Parenting psychology: You don't need to be good, emotional stability is the best education and support you can do

Children need a certain amount of space for emotional management

Some parents believe that in the process of growing up, the management of emotions needs to be guided by parents, and it is true that when children are born, emotions are strange to them, and they don't even know to laugh when they are happy and cry when they are sad.

This is also why many children only use tears to vent all their emotions, even if they like one thing, they cannot express their inner thoughts correctly. Causes adults to misunderstand them based on their performance.

Parenting psychology: You don't need to be good, and you are half successful by maintaining emotional stability

But when the child is more than two years old, parents should slowly let go of their hands, let them explore their own social interaction, seize the sensitive period of social interaction, even if they make mistakes, it does not matter, they will always grow up.

If they are more than two years old, their parents still control their behavior and emotional management, which will lead to their loss of self, loss of independence, encounter any problems will always seek help from their parents, they simply can not objectively ask themselves, what do I want to do, how will I feel happy?

The negative emotions of the parents can exacerbate the baby's uneasiness

When an event occurs, the child will judge whether he has done something wrong according to the parent's expression and emotions, and if the parent is a happy and joyful expression, it means that he has done it right. On the contrary, the parents' expressions are very solemn, and even some are angry, and the child will be very uneasy, afraid that the parents will punish themselves.

Parenting psychology: You don't need to be good, and you are half successful by maintaining emotional stability

At this time, no matter what parents say and do, they will make the children worried, overdraft their sense of security, in their thinking, can not analyze whether parents will continue to like themselves after punishing themselves, if they do not like themselves, what to do?

In this way, the source of the child's guilt and negative emotions is not because of recognizing his own mistakes, but because seeing the negative emotions of his parents is obviously a thing that is not enough to worry about, but the child's sense of security is decreasing, and the gain is not worth the loss!

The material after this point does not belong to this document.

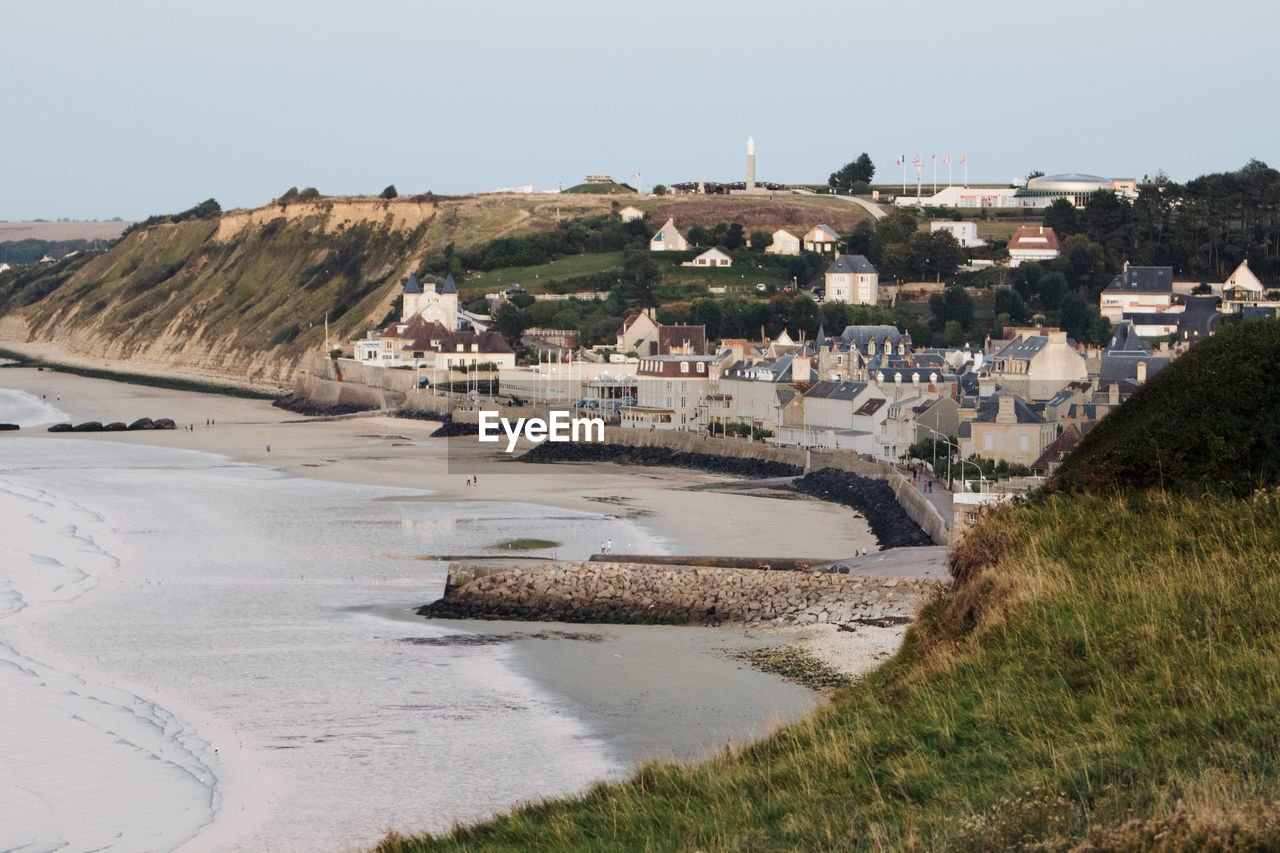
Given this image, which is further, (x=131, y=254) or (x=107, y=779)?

Compared with those parents who can control their emotions, their children will grow up better, even if they make mistakes, take the initiative to admit it, and will not correct it next time? There is really no need to be as cruel and helpless as the end of the world!

Parenting psychology: You don't need to be good, and you are half successful by maintaining emotional stability

Today's summary:

What is your first reaction when your child makes a mistake? Has the relationship between you and your child been affected after this treatment? Feel free to share your thoughts with us!